Scenario · Replication & WAL

Read replica stale reads

A sandboxed PostgreSQL incident — investigate with your own tools, submit a fix, and get deterministic Detect / Fix / Trap scoring.

L2 · 10–15 min · runs locally in Docker

Launch

Start this scenario

Boot it in a real PostgreSQL sandbox and investigate with psql, EXPLAIN and pg_stat_statements.

ride postgres start stage-04/03-read-replica-stale-reads

Part of these paths

Replication & WAL

Show the postmortem & investigation hints spoilers

Read replica stale reads
Type: incident simulation · Topic: Replication & WAL · Level: L2 · Duration: 10–15 min
Launch: ride postgres start stage-04/03-read-replica-stale-reads

POSTMORTEM (root cause · how it was found · the fix · lesson)
Root cause: the application wrote to the primary and immediately read from the
replica, but WAL replay on the replica was lagging, so the read returned an
older snapshot. The data was never wrong — the replica just hadn't applied the
latest WAL yet. This is read-after-write consistency under replication lag, not
a transaction-isolation or query problem.

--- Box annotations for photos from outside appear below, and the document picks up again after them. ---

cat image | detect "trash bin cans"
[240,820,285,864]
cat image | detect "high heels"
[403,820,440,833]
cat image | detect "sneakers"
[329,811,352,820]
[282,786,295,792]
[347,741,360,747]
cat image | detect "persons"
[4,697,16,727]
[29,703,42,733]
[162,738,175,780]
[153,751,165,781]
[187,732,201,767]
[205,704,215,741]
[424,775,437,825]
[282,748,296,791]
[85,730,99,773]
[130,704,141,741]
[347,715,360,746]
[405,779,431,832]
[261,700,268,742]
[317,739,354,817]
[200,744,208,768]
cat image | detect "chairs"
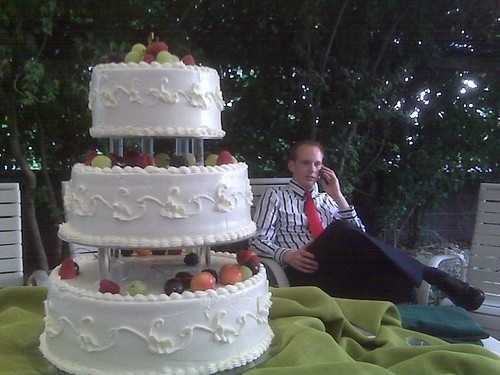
[242,178,299,289]
[418,183,500,338]
[0,182,24,289]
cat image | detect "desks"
[0,286,500,375]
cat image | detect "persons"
[249,140,486,312]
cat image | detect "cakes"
[57,147,257,248]
[37,248,274,375]
[88,42,227,138]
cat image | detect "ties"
[304,191,325,240]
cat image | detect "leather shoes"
[440,274,485,311]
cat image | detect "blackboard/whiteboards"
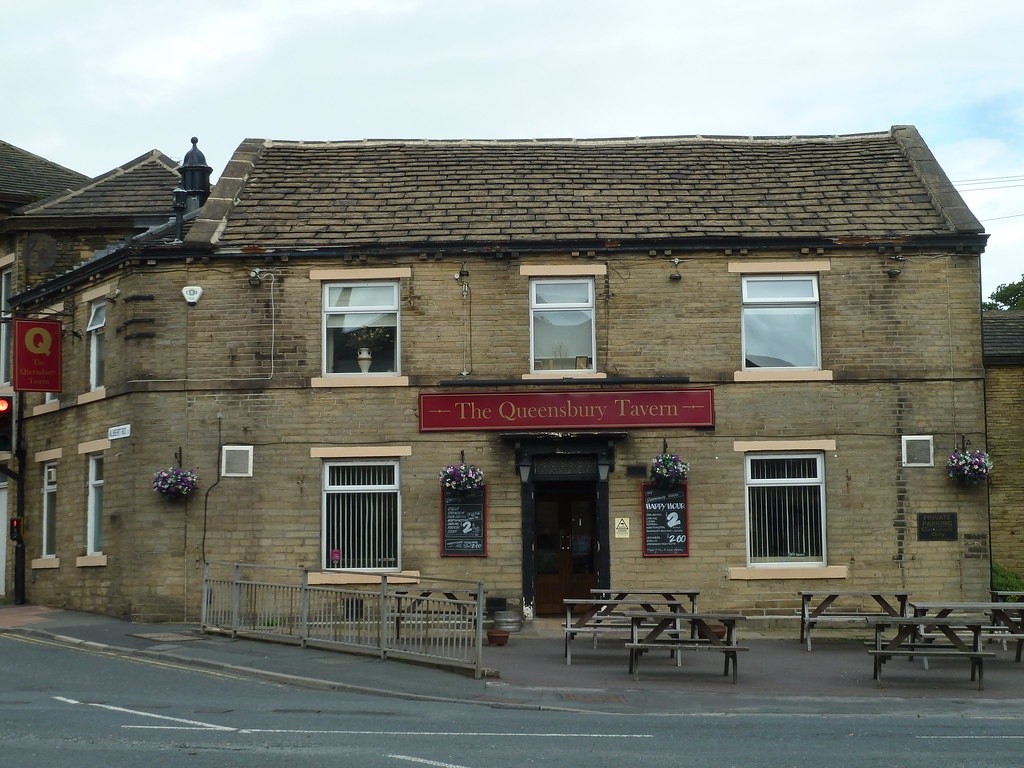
[640,481,690,558]
[438,483,489,558]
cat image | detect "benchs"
[386,586,1024,693]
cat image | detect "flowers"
[152,467,199,495]
[652,453,690,486]
[438,462,487,494]
[946,449,994,481]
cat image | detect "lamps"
[888,255,905,275]
[249,272,262,287]
[454,269,469,280]
[63,297,74,311]
[669,257,682,280]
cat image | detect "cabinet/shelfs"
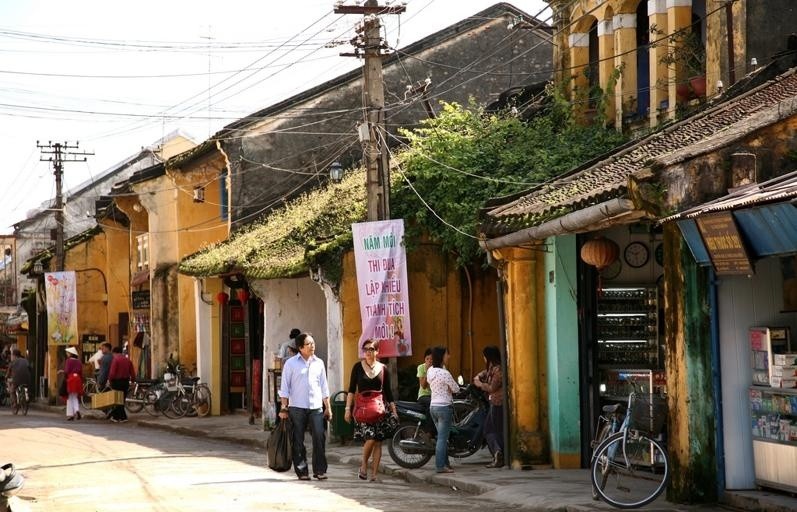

How it was found: the primary's pg_current_wal_lsn was well ahead of the
replica's pg_last_wal_replay_lsn, and a row count on the replica trailed the
primary while replay was stalled.

The mitigation: resume replay so the replica catches up; the read then returned
current data.

Lesson: route read-after-write to the primary (or wait for the replica's
replay_lsn to reach the write's LSN) for consistency-sensitive reads. Don't
write to a read-only replica and don't treat stale reads as an isolation or
indexing issue.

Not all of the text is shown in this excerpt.